Decoration techniques layer on top of these: sgraffito (scratching designs through colored slip), carving, stamping, and slip trailing. You don’t need a wheel to be a potter. You can make pottery without one using hand-building alone.

What Tools Does a Potter Use?

The big-ticket items are the kiln (the one tool you can’t skip, since clay must be fired to become ceramic) and, for wheel work, the pottery wheel. Beyond those, a basic kit is cheap, usually $15–$40 for a starter set:

  • Ribs: for smoothing and shaping walls
  • Needle tool: for trimming rims and scoring joins
  • Wire cutter: for slicing clay and releasing pots from the wheel
  • Loop and ribbon tools: for trimming and carving
  • Sponges and brushes: for water control and applying slip or glaze
  • Calipers: for matching lids to pots

If you’re curious what a home setup looks like, I cover the realistic options in how to make pottery at home.

A Brief History of the Potter’s Craft

Pottery is one of humanity’s oldest crafts. The earliest known vessels are Jomon pottery from Japan, cord-marked pots dating back more than 10,000 years. Nearly every culture developed its own tradition: ancient Greek painted amphorae, Chinese porcelain, the life-sized earthenware figures of the Terracotta Army, Mesopotamian glazed brickwork like the Ishtar Gate, and Pueblo blackware in the American Southwest.

Archaeologists lean on pottery heavily because fired clay survives where almost nothing else does. Pot styles and shards help date sites and trace ancient trade routes.

Famous Potters Worth Knowing

  • Bernard Leach: bridged Western and Japanese traditions and shaped 20th-century studio pottery
  • Shoji Hamada: central figure in Japan’s Mingei (folk art) movement
  • Lucie Rie: modernist forms with extraordinary glaze surfaces
  • Maria Martinez: revived Pueblo blackware pottery in San Ildefonso, New Mexico
  • Beatrice Wood: the “Mama of Dada,” known for lustrous, whimsical ceramics

Can Pottery Making Be a Career?

Yes. Potters earn a living through some mix of selling work (craft fairs, galleries, Etsy, their own websites), teaching classes, and production work. It’s rarely lucrative at the start: kiln costs, studio rent, and slow sales mean most new potters keep another income source for the first few years.

Pricing matters more than beginners expect. A handmade mug typically sells for $25–$60, and that price has to cover clay, glaze, two firings, studio overhead, and your time. I’ve written more about the realities in can you make money selling pottery.

FAQ

What is someone who makes pottery called?

A potter. Pottery maker, ceramist, and ceramic artist are also correct, but “potter” is the most common and most specific term for someone who makes fired clay vessels.

What do you call someone who makes ceramics?

A ceramist or ceramicist.
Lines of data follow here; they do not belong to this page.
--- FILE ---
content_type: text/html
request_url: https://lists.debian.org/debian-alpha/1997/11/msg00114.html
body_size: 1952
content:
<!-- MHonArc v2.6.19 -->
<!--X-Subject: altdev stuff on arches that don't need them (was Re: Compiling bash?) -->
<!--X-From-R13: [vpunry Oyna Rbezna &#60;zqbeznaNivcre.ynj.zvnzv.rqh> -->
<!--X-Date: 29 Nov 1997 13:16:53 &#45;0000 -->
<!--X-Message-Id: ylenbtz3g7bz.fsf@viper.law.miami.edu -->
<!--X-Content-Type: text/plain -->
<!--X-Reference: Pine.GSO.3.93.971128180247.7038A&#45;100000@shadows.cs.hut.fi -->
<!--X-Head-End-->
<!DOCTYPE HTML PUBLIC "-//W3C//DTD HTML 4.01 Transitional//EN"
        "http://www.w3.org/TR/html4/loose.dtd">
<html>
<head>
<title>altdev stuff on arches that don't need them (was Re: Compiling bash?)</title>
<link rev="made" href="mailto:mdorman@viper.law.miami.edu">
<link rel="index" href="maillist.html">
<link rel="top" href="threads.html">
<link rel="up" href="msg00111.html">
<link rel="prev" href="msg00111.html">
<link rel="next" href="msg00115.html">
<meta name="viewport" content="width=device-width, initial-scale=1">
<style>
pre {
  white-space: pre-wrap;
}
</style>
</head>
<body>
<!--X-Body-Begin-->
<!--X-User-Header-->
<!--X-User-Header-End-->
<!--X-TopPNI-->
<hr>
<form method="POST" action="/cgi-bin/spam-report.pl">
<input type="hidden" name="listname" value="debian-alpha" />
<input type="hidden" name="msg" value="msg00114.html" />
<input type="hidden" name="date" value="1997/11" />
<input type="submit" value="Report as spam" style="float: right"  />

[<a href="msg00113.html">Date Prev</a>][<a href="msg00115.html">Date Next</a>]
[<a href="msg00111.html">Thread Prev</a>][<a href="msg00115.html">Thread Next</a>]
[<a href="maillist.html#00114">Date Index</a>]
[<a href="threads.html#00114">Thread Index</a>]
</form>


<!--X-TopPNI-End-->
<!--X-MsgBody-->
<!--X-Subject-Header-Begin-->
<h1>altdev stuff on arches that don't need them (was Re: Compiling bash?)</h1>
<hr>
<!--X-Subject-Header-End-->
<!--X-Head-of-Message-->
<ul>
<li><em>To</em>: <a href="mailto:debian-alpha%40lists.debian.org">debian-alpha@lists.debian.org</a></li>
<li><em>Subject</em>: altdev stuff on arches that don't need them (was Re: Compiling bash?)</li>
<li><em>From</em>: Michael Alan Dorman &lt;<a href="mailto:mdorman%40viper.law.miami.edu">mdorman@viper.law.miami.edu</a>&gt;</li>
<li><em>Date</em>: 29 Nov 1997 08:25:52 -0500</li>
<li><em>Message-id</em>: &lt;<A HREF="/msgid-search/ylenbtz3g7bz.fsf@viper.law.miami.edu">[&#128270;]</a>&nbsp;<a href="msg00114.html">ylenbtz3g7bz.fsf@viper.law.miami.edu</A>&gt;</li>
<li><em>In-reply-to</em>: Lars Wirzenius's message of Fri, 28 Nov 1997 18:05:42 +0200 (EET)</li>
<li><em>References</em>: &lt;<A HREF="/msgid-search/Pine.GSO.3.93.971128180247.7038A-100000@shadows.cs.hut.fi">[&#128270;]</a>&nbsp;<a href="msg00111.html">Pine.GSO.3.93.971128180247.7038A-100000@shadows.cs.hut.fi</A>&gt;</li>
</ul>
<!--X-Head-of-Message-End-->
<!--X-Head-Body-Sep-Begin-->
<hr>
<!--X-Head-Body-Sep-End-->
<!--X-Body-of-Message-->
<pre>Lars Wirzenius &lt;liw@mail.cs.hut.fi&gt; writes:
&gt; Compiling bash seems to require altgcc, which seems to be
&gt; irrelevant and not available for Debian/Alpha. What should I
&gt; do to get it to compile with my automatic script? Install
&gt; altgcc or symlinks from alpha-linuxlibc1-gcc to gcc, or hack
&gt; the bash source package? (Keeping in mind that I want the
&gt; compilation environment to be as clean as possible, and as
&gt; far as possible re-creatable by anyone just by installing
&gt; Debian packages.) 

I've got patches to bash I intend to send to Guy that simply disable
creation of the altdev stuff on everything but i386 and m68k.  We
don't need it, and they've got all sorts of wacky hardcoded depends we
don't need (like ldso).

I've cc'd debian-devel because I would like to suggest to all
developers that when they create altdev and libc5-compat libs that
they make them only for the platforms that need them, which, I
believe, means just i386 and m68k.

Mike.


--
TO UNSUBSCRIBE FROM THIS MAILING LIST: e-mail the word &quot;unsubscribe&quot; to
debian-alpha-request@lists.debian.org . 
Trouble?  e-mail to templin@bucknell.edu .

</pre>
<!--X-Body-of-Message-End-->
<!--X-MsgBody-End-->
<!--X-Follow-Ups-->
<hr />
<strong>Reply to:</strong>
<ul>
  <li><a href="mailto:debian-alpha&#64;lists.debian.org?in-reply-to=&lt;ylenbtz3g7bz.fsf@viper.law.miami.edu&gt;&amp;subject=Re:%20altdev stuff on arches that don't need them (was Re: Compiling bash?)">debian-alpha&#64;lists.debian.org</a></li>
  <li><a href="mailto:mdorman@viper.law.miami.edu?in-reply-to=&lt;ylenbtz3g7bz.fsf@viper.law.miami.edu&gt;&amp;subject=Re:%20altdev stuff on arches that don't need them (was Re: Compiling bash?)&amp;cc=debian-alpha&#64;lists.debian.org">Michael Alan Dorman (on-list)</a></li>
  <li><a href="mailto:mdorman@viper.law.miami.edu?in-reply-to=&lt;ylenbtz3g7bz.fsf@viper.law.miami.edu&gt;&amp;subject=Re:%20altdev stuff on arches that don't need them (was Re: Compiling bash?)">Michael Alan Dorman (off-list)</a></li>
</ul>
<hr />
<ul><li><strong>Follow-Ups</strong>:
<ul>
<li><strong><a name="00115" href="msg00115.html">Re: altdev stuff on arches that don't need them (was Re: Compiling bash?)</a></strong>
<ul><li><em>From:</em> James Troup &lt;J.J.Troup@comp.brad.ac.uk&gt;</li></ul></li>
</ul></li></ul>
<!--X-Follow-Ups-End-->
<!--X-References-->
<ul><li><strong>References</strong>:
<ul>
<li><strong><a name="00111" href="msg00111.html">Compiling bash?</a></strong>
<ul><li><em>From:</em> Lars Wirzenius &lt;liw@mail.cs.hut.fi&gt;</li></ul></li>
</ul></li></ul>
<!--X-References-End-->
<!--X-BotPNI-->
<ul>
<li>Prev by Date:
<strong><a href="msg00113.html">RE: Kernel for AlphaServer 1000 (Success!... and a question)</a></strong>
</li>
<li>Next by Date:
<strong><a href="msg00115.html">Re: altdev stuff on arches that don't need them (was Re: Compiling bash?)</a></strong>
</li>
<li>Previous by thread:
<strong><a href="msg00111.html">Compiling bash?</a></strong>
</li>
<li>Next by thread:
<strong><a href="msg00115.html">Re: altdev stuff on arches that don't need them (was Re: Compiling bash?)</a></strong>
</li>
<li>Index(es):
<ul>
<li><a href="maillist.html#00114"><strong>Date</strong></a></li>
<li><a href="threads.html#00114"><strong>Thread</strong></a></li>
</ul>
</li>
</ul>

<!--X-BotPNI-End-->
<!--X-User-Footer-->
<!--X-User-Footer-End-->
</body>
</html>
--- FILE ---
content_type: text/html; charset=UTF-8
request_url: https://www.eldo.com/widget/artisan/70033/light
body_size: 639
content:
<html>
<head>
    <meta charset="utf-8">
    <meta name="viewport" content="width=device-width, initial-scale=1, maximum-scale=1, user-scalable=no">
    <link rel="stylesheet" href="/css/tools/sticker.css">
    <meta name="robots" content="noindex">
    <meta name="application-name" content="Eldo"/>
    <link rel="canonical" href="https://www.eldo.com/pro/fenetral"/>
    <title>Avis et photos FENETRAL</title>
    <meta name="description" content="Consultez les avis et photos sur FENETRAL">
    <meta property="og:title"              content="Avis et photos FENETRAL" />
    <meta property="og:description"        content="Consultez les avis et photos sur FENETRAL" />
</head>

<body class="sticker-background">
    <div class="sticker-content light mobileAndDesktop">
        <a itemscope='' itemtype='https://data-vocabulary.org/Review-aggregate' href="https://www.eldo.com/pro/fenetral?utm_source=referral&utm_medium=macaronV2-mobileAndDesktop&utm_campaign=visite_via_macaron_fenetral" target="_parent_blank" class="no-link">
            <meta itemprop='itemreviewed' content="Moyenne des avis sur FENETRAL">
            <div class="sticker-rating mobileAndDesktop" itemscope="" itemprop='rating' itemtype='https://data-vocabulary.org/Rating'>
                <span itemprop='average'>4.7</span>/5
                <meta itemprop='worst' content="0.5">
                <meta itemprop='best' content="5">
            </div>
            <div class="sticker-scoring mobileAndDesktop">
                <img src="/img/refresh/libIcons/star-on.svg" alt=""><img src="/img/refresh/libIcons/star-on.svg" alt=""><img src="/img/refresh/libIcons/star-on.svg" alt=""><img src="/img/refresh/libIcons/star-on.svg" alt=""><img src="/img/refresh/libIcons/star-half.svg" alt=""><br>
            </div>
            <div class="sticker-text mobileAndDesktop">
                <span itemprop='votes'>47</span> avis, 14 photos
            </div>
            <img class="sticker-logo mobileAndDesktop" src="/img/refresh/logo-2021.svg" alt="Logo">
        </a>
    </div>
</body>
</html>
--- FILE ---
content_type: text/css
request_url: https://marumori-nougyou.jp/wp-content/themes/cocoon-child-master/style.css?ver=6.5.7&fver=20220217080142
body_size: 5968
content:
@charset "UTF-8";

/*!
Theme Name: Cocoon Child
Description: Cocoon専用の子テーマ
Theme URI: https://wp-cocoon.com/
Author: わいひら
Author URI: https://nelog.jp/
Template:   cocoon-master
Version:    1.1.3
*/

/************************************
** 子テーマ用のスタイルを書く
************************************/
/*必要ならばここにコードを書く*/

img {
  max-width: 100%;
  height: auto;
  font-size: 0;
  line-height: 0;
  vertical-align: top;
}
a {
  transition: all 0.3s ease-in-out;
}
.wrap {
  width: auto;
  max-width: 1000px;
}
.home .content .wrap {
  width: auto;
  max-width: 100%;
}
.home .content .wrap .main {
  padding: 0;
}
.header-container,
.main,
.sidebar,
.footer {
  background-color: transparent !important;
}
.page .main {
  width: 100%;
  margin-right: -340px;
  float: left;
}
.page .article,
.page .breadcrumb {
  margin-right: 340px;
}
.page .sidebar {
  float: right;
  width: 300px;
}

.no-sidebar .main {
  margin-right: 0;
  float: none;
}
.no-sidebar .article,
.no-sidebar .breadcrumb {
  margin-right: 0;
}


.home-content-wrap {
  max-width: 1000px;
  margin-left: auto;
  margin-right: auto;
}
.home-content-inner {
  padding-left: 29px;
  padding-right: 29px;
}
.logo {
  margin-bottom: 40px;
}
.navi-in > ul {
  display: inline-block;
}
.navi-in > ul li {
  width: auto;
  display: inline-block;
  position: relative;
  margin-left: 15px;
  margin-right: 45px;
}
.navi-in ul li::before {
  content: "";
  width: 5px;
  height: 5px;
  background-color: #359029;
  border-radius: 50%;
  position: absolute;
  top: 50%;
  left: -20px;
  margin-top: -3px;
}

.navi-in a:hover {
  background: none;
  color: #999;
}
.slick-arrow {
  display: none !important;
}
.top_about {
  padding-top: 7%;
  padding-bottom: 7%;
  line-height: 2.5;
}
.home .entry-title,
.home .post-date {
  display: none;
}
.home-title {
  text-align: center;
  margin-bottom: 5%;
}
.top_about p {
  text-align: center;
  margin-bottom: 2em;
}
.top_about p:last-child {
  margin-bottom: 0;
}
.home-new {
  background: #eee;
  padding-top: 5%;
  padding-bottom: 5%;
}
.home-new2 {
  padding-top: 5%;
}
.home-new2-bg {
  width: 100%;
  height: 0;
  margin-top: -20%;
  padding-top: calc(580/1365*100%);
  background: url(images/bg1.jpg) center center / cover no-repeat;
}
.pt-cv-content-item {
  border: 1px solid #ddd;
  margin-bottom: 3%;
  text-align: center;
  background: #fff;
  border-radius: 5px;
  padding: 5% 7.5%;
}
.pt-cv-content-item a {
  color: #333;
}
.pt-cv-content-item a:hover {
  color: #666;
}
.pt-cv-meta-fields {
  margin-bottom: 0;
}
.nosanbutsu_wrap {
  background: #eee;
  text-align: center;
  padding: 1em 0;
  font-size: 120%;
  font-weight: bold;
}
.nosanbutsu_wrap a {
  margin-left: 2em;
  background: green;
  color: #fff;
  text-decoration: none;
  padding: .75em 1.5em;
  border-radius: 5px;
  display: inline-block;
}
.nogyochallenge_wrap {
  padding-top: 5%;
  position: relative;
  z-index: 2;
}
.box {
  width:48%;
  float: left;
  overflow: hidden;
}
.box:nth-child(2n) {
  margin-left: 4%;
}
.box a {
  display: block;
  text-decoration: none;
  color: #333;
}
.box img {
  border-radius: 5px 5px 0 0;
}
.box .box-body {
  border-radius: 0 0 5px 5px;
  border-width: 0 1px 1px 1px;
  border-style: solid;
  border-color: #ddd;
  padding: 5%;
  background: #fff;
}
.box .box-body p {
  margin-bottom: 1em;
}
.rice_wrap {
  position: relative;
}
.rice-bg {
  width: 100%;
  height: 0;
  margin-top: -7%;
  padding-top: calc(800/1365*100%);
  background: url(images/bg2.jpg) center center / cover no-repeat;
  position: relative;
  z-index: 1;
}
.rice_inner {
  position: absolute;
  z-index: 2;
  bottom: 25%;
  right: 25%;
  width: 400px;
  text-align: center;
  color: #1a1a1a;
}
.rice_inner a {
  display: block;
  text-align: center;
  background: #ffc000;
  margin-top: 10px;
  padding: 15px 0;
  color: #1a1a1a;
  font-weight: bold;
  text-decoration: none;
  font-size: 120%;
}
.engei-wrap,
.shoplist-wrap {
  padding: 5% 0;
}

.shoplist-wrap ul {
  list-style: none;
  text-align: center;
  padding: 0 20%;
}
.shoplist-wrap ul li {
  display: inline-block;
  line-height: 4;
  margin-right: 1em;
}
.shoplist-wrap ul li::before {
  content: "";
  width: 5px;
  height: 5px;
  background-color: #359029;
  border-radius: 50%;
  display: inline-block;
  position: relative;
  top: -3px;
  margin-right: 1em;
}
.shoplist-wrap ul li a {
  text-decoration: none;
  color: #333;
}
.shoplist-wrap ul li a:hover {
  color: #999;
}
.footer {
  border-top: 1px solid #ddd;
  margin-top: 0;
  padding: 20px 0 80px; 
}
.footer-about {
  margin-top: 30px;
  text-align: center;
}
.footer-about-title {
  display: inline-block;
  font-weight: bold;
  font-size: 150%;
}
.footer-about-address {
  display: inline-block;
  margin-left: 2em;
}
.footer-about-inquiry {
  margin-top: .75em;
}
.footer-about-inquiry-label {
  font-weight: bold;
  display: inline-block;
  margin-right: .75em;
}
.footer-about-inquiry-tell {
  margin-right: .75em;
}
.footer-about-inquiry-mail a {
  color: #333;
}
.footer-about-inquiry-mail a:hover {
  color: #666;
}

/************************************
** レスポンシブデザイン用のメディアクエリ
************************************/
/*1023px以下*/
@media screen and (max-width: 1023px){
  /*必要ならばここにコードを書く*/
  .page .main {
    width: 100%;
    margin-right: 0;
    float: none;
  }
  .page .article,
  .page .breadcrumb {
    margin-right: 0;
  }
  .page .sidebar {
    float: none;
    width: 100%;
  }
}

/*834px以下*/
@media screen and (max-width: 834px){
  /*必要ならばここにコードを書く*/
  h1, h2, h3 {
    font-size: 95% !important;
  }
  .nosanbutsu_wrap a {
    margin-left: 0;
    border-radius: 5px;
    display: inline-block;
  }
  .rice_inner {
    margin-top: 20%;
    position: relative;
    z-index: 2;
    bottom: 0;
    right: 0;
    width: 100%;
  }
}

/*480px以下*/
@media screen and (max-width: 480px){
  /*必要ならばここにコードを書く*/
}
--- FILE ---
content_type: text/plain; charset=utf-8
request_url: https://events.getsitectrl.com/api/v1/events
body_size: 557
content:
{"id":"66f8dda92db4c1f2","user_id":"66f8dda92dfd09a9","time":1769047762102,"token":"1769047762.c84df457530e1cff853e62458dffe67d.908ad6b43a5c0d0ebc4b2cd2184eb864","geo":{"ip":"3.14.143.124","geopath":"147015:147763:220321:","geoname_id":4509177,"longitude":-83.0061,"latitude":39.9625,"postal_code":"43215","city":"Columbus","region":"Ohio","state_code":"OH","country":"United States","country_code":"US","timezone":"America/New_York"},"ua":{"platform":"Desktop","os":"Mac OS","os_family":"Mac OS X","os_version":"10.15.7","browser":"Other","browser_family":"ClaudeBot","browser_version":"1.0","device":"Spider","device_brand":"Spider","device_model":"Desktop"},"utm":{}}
Ceramics is a broader category than pottery, so this term covers tile makers and clay sculptors as well as potters.

What do you call someone who works with clay?

It depends on the work: a potter makes vessels, a ceramic artist makes sculptural or gallery work, and a clay sculptor models forms that may never be fired. “Ceramic artist” is the safest general term.

Is a pottery maker the same as a ceramic artist?

They overlap but aren’t identical. A pottery maker (potter) focuses on functional ware like mugs and bowls; a ceramic artist emphasizes artistic expression, and their work may not be functional at all.

What do you call a female potter?

A potter. The word has no gendered form, and the same goes for ceramist and ceramic artist.

Do you have to use a wheel to be called a potter?

No. Hand-builders who work with pinch, coil, and slab techniques are every bit as much potters as wheel throwers. The wheel is one tool, not the definition of the craft.